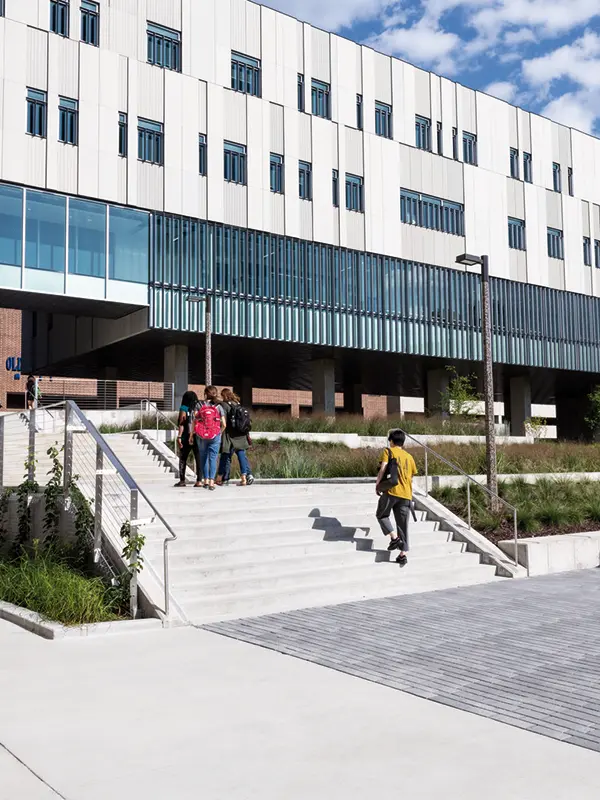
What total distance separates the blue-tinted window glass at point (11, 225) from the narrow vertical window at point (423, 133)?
1902 cm

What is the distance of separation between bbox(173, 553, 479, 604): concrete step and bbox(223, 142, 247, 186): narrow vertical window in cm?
2350

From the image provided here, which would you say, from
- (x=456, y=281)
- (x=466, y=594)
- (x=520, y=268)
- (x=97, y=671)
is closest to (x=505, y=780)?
(x=97, y=671)

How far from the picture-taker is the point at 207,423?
12.5 meters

------------

▶ [Exercise task] From the entries above, extract every line that contains the word "vertical", copying each such line in full.

▶ [Task answer]
What total distance separates the blue-tinted window glass at point (11, 225) from the narrow vertical window at point (423, 133)?
What is the distance of separation between bbox(173, 553, 479, 604): concrete step and bbox(223, 142, 247, 186): narrow vertical window in cm?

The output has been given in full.